◆ What to work on:
The required output is the exact sequence of lines from the line holding "What is the physical" to the end of the records, inclusive.

◆ Supplied data:

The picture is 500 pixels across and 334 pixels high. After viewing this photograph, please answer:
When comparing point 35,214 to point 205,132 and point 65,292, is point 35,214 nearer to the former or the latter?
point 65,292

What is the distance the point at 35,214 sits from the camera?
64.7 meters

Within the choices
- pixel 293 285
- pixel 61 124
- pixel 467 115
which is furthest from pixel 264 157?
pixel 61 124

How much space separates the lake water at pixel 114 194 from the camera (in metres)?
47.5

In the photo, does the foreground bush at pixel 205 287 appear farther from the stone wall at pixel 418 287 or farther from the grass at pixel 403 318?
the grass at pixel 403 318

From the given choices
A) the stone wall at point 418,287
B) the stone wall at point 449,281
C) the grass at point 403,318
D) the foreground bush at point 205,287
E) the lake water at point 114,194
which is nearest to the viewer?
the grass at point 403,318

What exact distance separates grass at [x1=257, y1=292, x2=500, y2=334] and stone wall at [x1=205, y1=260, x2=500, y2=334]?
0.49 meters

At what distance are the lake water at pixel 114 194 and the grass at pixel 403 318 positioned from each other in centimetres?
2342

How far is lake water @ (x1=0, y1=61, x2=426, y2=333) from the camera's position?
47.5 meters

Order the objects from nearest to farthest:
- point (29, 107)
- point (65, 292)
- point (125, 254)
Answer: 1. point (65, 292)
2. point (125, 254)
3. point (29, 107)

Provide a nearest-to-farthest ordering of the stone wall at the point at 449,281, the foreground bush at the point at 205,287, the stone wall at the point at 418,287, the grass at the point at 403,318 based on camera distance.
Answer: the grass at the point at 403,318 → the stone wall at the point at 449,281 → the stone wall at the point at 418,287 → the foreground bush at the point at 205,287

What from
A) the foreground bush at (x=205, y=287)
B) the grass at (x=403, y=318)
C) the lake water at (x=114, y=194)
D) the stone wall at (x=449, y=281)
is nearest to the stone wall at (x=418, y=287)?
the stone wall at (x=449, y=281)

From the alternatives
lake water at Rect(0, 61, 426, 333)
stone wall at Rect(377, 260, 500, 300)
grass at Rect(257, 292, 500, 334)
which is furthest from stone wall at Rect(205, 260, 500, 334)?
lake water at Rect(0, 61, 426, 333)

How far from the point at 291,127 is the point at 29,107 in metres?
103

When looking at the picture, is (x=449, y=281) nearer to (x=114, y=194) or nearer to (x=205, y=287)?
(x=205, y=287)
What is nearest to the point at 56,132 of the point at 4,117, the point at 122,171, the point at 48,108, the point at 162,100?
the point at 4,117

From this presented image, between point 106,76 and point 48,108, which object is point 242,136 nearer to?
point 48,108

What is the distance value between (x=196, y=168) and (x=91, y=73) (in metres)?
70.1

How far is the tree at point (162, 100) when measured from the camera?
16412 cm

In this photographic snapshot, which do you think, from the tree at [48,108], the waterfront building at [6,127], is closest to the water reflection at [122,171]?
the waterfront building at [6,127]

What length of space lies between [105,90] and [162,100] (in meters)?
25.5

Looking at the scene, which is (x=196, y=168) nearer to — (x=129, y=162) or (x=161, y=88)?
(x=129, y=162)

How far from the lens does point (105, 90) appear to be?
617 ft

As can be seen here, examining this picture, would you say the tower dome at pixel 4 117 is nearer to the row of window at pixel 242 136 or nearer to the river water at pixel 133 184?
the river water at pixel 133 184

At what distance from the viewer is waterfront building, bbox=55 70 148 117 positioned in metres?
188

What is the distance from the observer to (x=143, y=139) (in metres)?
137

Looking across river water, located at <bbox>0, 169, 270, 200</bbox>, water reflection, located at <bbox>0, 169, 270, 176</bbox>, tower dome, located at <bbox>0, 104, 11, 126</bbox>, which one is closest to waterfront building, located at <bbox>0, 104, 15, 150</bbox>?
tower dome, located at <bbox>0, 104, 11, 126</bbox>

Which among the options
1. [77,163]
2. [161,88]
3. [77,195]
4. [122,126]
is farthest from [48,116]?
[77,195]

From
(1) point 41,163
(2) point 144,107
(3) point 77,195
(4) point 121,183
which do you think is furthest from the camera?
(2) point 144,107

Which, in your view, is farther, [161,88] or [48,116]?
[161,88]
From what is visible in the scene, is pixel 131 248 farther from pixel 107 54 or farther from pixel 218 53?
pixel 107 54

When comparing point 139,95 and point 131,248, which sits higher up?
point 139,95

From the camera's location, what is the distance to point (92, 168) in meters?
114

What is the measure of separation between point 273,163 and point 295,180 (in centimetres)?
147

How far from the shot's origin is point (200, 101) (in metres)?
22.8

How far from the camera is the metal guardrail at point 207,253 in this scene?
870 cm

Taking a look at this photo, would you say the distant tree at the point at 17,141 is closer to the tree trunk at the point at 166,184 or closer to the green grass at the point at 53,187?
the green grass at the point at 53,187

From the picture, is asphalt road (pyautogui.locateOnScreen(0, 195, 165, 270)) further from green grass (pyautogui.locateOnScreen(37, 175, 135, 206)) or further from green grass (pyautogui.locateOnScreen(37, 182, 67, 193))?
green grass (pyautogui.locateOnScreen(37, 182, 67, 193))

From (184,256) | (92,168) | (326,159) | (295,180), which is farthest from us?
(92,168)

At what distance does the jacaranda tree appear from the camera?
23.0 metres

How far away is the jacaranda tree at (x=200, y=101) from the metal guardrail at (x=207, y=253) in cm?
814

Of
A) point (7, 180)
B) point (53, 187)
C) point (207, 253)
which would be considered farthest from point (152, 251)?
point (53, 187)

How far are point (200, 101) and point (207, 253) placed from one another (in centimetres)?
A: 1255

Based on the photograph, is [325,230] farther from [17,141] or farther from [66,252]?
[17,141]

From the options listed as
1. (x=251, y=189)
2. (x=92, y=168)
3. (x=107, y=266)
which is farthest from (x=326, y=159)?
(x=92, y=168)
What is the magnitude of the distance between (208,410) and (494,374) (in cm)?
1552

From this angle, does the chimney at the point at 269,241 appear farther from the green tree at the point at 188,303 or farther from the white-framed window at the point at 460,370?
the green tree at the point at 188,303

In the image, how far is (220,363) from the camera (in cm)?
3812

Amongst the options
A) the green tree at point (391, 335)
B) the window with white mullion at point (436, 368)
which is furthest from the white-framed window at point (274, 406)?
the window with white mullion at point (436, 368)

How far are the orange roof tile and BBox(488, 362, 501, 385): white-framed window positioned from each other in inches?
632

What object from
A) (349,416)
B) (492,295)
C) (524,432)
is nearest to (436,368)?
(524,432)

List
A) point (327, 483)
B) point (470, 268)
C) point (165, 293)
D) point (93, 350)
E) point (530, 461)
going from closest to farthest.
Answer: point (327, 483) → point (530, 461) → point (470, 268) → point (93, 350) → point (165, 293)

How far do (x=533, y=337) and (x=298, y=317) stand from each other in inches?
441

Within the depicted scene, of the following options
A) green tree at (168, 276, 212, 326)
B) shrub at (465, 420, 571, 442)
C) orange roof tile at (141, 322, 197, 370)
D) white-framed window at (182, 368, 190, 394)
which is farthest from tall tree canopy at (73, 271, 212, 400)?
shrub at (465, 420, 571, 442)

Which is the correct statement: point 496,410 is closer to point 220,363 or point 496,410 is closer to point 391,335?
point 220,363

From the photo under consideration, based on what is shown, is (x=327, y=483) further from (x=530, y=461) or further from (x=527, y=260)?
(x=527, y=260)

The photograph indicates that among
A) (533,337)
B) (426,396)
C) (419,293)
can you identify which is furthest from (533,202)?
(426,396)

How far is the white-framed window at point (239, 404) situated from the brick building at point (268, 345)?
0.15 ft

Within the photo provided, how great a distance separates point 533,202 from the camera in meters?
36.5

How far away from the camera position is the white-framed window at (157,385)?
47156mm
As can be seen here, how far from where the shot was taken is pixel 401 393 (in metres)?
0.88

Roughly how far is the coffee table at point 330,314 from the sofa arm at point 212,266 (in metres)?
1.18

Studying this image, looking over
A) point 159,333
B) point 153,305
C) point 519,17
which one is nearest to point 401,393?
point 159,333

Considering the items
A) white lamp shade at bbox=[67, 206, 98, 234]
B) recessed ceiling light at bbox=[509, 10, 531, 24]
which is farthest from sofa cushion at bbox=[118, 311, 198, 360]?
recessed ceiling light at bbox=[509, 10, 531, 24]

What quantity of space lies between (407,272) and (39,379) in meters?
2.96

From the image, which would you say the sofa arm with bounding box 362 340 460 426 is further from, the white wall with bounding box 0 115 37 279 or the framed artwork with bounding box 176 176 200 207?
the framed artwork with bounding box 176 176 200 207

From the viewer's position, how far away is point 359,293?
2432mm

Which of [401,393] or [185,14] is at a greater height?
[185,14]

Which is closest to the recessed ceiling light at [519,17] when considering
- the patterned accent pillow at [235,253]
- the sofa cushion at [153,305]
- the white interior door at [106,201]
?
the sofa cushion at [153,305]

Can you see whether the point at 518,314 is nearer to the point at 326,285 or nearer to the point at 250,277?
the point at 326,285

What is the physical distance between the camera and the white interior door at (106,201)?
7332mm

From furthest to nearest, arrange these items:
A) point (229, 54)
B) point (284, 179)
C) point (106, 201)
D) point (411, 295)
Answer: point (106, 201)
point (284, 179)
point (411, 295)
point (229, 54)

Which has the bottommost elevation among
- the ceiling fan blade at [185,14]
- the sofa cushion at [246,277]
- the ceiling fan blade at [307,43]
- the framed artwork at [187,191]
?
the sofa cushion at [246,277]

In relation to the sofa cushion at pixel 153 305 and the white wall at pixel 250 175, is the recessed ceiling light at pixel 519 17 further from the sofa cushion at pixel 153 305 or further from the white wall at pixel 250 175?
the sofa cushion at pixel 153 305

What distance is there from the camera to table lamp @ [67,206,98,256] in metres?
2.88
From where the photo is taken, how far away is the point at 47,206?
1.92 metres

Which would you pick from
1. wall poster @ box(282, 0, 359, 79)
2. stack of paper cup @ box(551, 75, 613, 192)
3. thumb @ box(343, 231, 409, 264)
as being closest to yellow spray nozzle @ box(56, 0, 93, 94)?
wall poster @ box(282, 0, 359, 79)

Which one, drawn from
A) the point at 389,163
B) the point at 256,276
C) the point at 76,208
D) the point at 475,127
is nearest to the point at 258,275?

◆ Solved exercise:
What is the physical distance between the camera and the white interior door at (106,201)?
7332mm

From furthest to nearest, arrange these items:
A) point (229, 54)
B) point (284, 179)
C) point (106, 201)
D) point (411, 295)
Answer: point (106, 201)
point (284, 179)
point (411, 295)
point (229, 54)

Which has the bottommost elevation among
- the ceiling fan blade at [185,14]
- the sofa cushion at [246,277]
- the ceiling fan blade at [307,43]
- the framed artwork at [187,191]
?
the sofa cushion at [246,277]

In relation to the sofa cushion at pixel 153 305 and the white wall at pixel 250 175, is the recessed ceiling light at pixel 519 17 further from the sofa cushion at pixel 153 305 or further from the white wall at pixel 250 175?
the sofa cushion at pixel 153 305

What distance is there from the camera to table lamp @ [67,206,98,256] in metres?
2.88
From where the photo is taken, how far away is the point at 47,206?
1.92 metres

Which would you pick from
1. wall poster @ box(282, 0, 359, 79)
2. stack of paper cup @ box(551, 75, 613, 192)
3. thumb @ box(343, 231, 409, 264)
as being closest to yellow spray nozzle @ box(56, 0, 93, 94)?
wall poster @ box(282, 0, 359, 79)

Which one, drawn from
A) the point at 389,163
B) the point at 256,276
C) the point at 76,208
D) the point at 475,127
is nearest to the point at 258,275?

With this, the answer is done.